**TEXT PASSAGE**
*** Begin section ***
Don’t Traumatize Yourself Further: Africans Did Not Sell Africans Into Chattel Slavery.
Those who haven’t consistently followed my writings on the major issue concerning the Trans-Atlantic Slave Trade often miss copious amounts of literature that expatiate on the matter in the same way that the Oral traditions they memorize and regurgitate completely misses copious amounts of irretrievable information and the contexts by which such information can be understood.
I do not defend the often recited role that Dahomey, or even to a lesser extent, Asante and Oyo played in the kidnapping, torture, and sale of Africans to Europeans, or am I eliminating that this very act preceded the European transport of Africans to the Americas where the Europeans tortured, murdered, enslaved, worked, raped, molested for profit, all peoples of African descent for well over 400 years.
What the humble student of African history in Africa does not quite grasp is that one cannot force people to produce weapons for war where there are no wars. You cannot produce sugar where there are no consumers of sugary waters. My theory does not go against other so-called renowned African historians, per se. However, my work consumes their works of art in a more profound theory that fully encompasses disparate narratives about the Trans-Atlantic Slave trade. If this means that such famous African historians who tout their horns about African complicity in the Trans-Atlantic Slave trade were idiots, then they are thus thoroughly described!
What is my theory? It is a simple one that anyone with a decent high school education should grasp: Europeans, I assert, turned to Chaos Management to eventually conquer the continent of Africa—because they could not raid the entire continent of Africa as they had successfully done in the Americas—and hence they adopted the method of “Indirect Violence.” African kingdoms, notably Dahomey, were almost entirely too advanced or advanced enough in the making of war, and they were formidable in retaliating to provocation, that they forced and limited the marauding Europeans, who arrived to the West African coasts yearly, to activities on the beaches of West Africa alone.
In today’s formulation, the idea of European indirect violence in Africa can be almost, entirely, be likened to the well-established evidence that the Euro-American Empire is responsible for breeding, funding and managing Terrorism in the Middle East. And so what if some Arabs sell other Arabs into slavery during this tumultuous era in Middle Eastern history? And so what if some Arabs kidnap, torture, enslave and kill other Arabs during this era of spreading global terrorism from the Middle East?
*** End section ***
**TASK BRIEF**
Resume the essay on the Trans-Atlantic Slave Trade above, writing on from its last sentence.

**AVAILABLE DATA**
*** Begin section ***
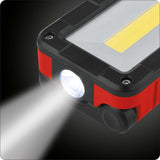 PORTABLE FLOODLIGHT 5W COB LED 300LM (YT-81819)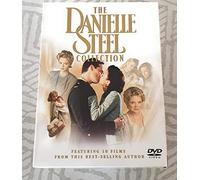 THE DANIELLE STEEL COLLECTION : 10 DVD BOX SET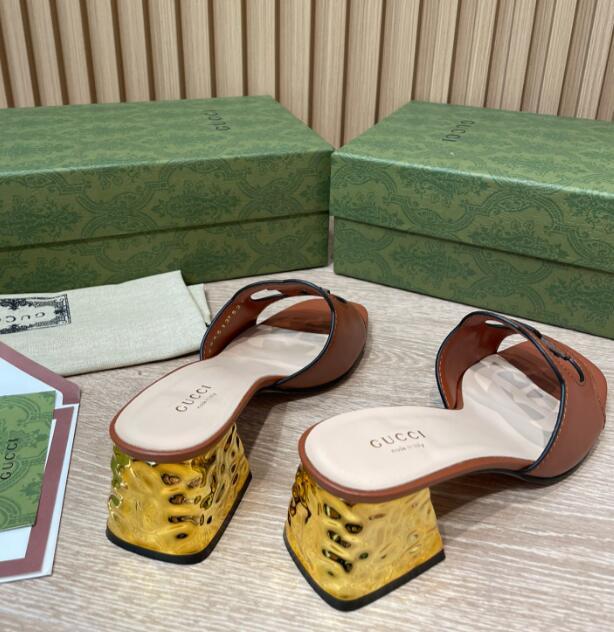 SAMC - GUKI Women Shoes - 1170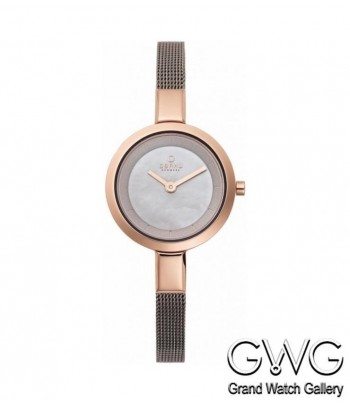 Obaku V129LXVJMJ женские кварцевые часы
*** End section ***
**OUTPUT OF THE TASK**
Are the Arabs going to be blamed for killing each other? Perhaps. Are the Arabs to be blamed for kidnapping, enslaving and torturing each other as a result of which side they perceive themselves to be on the tumultuous-historical divide of terrorism? Perhaps.
“Perhaps,” remains the answer. Some will say, yes. Others will look at the greater context of Euro-American meddling in the Middle East and conclude that no. Either answer is not wrong. It depends on what one wishes to discuss. Hence it depends on which context seems relevant to the question and the one answering it. If you asked the leaders of the west about the atrocities being committed in the Middle East, none will admit to them although one can barely dismiss their hand in them. Neither would the groups branded as terrorist groups in the Middle East admit to the torturous deaths of innocents, no matter how much funding they get from abroad to do exactly what they have been trained to do.
To fully grasp the enormity of the Trans-Atlantic Slave trade, and to become fully aware of the ideological issues at hand, one needs to first rid him/herself of the first kind of ideological branding: That Africans sold Africans. Once a student can step away from that narrative he or she can become available to appreciating the scale of the geopolitical issues that were at hand at the time.
I defend Dahomey not because I come from Dahomey myself (although one great grandfather of mine is directly from Abomey), but I defend Dahomey because the activities of Dahomey during the slave trade cannot be distilled to one diatribe that “Africans sold Africans.” I defend Dahomey’s actions, and I also defend Asante actions on the Gold Coast, because I believe that their actions were dictated in full by the geopolitical atmosphere that Europeans brought to West Africa and forced on independent African states on the coasts.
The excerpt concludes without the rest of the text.